The ISDA executive contract stipulates that in the event of an early termination of derivatives transactions, an ETA must be paid from one party to the other. After a delay event, the ETA is calculated by the non-failing party; The methodology is defined in section 6(e) of the captain`s contract. The framework agreement is intended to counter any argument that ETA is a sanction by stating in Section 6, point (e) v) that the parties agree that the amount covered in Section 6th is a reasonable estimate of the harm to be paid for the loss of negotiations and the loss of protection against future risks and not for a sanction. Although an extravagant amount to be paid in the event of a breach of the condition may still be a penalty, the amount was not extravagant in this case. The calculation would not necessarily have the effect of making the late company pay the non-defenest and the non-defenestus; they could be payable in both directions. The amount payable as ETA (and therefore the total value of the remaining benefit) would change with market fluctuations over the duration of the agreement. There could be nothing punishable in a provision that imposes acceleration in the event of a violation of an amount which, without breaches, would be due at a later date. The ISDA Masteragrement, published by the International Swaps and Derivatives Association, is the most widely used master service contract for otC derivatives transactions internationally. It is part of a documentary framework that aims to provide comprehensive and flexible documentation on OVER-the-counter derivatives. The framework consists of a master contract, a calendar, confirmations, definition brochures and credit support documentation.

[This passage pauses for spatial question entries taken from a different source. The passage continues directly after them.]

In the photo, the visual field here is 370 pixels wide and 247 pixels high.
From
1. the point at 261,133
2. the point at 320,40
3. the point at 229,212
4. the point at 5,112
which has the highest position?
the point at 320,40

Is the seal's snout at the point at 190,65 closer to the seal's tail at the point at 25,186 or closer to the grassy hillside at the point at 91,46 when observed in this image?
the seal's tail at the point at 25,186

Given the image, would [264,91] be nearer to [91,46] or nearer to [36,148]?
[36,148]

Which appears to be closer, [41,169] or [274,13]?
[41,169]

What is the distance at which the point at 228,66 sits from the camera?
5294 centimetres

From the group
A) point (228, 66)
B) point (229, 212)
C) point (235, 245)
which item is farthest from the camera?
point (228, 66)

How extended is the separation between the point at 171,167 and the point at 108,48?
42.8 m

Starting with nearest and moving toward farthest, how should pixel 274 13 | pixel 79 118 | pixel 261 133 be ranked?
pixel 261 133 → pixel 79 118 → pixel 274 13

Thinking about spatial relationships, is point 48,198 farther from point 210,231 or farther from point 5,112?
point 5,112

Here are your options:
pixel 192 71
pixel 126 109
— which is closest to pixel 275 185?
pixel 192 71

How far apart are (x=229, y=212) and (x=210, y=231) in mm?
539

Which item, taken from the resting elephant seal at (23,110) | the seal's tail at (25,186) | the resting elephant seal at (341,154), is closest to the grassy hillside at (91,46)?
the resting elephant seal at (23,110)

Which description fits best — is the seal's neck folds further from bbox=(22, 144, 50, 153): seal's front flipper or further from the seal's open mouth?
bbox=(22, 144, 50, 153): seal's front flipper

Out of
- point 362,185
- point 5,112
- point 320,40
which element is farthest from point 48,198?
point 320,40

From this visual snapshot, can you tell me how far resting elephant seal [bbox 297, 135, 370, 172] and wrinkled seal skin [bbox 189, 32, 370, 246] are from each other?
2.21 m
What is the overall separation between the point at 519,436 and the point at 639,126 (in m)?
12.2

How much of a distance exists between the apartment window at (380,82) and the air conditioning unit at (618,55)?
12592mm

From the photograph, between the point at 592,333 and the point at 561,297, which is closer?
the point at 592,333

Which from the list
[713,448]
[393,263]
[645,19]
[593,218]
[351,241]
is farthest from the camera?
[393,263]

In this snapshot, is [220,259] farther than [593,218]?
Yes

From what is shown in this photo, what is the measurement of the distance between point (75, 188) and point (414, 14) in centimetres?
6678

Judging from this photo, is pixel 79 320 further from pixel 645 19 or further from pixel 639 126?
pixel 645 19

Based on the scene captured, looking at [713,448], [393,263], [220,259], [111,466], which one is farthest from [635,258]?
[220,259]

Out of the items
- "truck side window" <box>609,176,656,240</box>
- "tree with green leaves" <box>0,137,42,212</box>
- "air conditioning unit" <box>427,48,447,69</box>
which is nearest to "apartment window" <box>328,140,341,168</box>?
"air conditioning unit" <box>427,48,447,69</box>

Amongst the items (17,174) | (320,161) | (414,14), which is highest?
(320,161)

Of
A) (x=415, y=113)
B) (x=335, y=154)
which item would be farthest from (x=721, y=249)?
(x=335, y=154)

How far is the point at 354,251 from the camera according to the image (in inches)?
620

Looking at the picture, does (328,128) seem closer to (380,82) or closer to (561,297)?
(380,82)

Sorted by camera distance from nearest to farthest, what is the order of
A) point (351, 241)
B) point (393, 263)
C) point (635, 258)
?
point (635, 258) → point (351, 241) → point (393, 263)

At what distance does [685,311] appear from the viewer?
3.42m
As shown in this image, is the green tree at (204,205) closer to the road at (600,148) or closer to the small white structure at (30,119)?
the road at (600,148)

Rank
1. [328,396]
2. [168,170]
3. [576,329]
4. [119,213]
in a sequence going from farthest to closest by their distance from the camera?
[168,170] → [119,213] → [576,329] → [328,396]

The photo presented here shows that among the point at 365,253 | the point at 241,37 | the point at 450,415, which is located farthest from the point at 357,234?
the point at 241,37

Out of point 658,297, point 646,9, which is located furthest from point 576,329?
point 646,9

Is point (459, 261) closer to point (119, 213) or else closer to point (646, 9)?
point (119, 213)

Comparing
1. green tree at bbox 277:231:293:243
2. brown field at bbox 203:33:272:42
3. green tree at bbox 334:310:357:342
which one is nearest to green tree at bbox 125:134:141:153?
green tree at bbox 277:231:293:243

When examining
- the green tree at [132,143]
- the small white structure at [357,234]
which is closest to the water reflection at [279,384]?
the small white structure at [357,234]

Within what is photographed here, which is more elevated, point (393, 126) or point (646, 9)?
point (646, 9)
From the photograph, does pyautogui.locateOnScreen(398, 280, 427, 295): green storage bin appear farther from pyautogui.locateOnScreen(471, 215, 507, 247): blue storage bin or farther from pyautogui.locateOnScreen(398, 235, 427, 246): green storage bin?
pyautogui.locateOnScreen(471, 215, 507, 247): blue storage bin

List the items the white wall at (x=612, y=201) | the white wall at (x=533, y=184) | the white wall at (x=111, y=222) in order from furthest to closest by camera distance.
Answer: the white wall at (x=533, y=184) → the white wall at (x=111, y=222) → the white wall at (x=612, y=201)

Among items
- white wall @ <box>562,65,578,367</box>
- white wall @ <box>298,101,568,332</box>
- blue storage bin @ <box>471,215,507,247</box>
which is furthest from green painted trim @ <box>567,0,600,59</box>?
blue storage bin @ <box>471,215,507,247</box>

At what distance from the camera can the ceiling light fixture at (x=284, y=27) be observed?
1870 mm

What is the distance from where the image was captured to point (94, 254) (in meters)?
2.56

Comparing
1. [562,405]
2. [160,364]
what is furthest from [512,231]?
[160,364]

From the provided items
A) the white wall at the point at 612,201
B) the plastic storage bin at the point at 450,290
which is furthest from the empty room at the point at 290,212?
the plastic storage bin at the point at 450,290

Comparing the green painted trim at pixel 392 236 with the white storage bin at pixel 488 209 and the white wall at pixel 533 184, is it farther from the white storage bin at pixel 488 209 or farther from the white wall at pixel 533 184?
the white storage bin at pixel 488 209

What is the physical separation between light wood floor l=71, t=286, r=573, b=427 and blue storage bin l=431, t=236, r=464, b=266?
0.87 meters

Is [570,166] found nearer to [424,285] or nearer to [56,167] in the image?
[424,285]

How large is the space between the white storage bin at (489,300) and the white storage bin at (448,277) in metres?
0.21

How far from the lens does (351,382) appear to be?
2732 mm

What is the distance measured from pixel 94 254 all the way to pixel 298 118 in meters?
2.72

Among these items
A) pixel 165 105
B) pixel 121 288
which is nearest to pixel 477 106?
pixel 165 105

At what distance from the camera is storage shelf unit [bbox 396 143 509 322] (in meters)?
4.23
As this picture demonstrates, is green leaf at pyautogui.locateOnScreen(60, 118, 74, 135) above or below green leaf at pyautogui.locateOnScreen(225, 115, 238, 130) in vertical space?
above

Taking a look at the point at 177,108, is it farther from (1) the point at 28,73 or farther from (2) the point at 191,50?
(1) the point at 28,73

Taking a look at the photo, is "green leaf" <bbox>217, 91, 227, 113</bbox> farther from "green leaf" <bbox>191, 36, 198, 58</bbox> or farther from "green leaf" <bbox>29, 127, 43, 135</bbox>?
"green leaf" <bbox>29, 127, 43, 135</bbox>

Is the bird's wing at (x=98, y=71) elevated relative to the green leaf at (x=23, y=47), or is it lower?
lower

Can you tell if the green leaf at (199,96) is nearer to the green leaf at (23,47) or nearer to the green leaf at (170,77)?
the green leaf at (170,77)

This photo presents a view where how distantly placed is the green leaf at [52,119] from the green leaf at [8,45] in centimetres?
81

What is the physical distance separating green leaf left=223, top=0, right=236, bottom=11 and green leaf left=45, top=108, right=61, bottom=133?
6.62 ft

In this case, Wockhardt attempted to challenge as sanctions the uniform provision of the agreement in the ISDA`s governing contract, which was described as “artificial”, and (ii) the termination and closure provisions. The court firmly dismissed both motions. These two aspects are essential to the operation of the ISDA steering contract. In particular, the single agreement provision – the 2002 Master Contract Use Guide describes Section 1 (c) as a “fundamental provision that is the basis for the finding of compensation” – was the creation of a one-time net amount to be paid by one party to another at the end of the relationship between the parties. This is especially important when one of the parties becomes insolvent. In this case, a solvent counterparty could be obliged to pay the sums due to the insolvent party, whereas in the event of insolvency, it would leave a right to insolvency on the sums due. The mastery agreement is the central document around which the rest of the ISDA documentation structure is cultivated.